### What is asked
Exactly the lines from the one containing "Among [169,447], [502,97], [194,16], can" through the final line of the listing are to be retyped, and nothing more.
════════════════════
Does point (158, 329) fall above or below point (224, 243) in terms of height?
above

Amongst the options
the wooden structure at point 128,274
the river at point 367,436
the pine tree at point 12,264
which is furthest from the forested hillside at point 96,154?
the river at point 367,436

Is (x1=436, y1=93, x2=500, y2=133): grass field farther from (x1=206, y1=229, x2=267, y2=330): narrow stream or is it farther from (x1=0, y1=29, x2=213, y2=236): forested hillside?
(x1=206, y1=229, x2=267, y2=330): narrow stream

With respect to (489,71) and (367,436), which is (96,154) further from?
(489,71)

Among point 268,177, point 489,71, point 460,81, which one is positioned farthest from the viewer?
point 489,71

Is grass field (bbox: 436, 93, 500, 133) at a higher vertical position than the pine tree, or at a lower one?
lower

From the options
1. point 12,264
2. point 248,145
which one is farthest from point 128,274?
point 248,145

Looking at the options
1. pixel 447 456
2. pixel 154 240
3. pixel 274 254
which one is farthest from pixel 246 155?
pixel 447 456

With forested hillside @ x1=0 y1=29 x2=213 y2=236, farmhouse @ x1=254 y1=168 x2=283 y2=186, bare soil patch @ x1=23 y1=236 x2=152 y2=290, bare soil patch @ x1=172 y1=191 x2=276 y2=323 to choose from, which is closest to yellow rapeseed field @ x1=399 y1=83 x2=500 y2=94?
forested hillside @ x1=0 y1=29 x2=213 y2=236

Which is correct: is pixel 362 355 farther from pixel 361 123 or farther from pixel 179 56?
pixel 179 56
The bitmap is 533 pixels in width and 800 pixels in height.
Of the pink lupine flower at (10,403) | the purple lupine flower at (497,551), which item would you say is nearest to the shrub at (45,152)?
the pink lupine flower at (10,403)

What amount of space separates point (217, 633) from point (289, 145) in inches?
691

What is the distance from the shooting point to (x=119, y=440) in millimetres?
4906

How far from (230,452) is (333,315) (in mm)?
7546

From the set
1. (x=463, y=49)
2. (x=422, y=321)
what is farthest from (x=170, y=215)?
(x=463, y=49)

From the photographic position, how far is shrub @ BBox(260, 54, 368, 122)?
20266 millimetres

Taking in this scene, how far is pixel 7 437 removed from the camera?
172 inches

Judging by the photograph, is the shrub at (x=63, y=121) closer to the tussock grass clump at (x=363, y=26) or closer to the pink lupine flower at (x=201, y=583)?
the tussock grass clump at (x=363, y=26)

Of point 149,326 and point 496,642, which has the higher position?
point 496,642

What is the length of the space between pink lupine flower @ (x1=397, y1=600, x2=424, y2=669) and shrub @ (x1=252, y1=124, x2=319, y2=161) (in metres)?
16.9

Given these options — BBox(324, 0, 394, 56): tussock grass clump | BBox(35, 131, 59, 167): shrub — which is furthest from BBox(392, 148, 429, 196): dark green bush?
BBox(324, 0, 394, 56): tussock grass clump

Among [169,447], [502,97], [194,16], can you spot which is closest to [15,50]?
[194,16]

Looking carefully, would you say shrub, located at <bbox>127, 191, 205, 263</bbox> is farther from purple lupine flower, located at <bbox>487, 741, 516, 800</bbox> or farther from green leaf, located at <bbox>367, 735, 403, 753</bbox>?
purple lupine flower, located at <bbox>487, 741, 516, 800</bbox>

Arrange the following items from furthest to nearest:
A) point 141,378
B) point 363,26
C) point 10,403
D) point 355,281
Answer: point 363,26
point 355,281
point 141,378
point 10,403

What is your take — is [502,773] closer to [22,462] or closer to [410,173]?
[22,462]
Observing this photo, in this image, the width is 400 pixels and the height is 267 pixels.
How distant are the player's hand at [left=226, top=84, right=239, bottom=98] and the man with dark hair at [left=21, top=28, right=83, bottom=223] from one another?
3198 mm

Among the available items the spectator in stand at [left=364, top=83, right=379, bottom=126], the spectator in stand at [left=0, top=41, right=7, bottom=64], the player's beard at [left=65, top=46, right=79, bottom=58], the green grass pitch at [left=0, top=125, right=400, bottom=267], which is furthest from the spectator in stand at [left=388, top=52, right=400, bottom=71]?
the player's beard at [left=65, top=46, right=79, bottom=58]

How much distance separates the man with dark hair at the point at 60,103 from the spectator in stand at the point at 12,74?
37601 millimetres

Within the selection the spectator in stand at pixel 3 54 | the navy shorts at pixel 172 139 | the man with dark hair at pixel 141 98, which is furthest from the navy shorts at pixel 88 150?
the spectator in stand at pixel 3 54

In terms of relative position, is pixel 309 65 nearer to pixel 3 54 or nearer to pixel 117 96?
════════════════════
### Result of this exercise
Among [169,447], [502,97], [194,16], can you spot which is closest to [15,50]?
[194,16]

Looking carefully, would you say shrub, located at <bbox>127, 191, 205, 263</bbox> is farther from purple lupine flower, located at <bbox>487, 741, 516, 800</bbox> or farther from green leaf, located at <bbox>367, 735, 403, 753</bbox>?
purple lupine flower, located at <bbox>487, 741, 516, 800</bbox>

Arrange the following items from furthest to nearest:
A) point 141,378
B) point 363,26
C) point 10,403
D) point 355,281
Answer: point 363,26
point 355,281
point 141,378
point 10,403

What is your take — is [502,773] closer to [22,462] or closer to [410,173]?
[22,462]
Observing this photo, in this image, the width is 400 pixels and the height is 267 pixels.
How distant are the player's hand at [left=226, top=84, right=239, bottom=98] and the man with dark hair at [left=21, top=28, right=83, bottom=223] from one another?
3198 mm

Among the available items the spectator in stand at [left=364, top=83, right=379, bottom=126], the spectator in stand at [left=0, top=41, right=7, bottom=64], the player's beard at [left=65, top=46, right=79, bottom=58], the green grass pitch at [left=0, top=125, right=400, bottom=267], which is furthest from the spectator in stand at [left=388, top=52, right=400, bottom=71]?
the player's beard at [left=65, top=46, right=79, bottom=58]

How much distance separates the man with dark hair at the point at 60,103 from the spectator in stand at the point at 12,74?
37601 millimetres

Within the selection the spectator in stand at pixel 3 54 | the navy shorts at pixel 172 139 | the man with dark hair at pixel 141 98, which is furthest from the navy shorts at pixel 88 150?
the spectator in stand at pixel 3 54

In terms of relative position, is pixel 309 65 nearer to pixel 3 54 or nearer to pixel 117 96?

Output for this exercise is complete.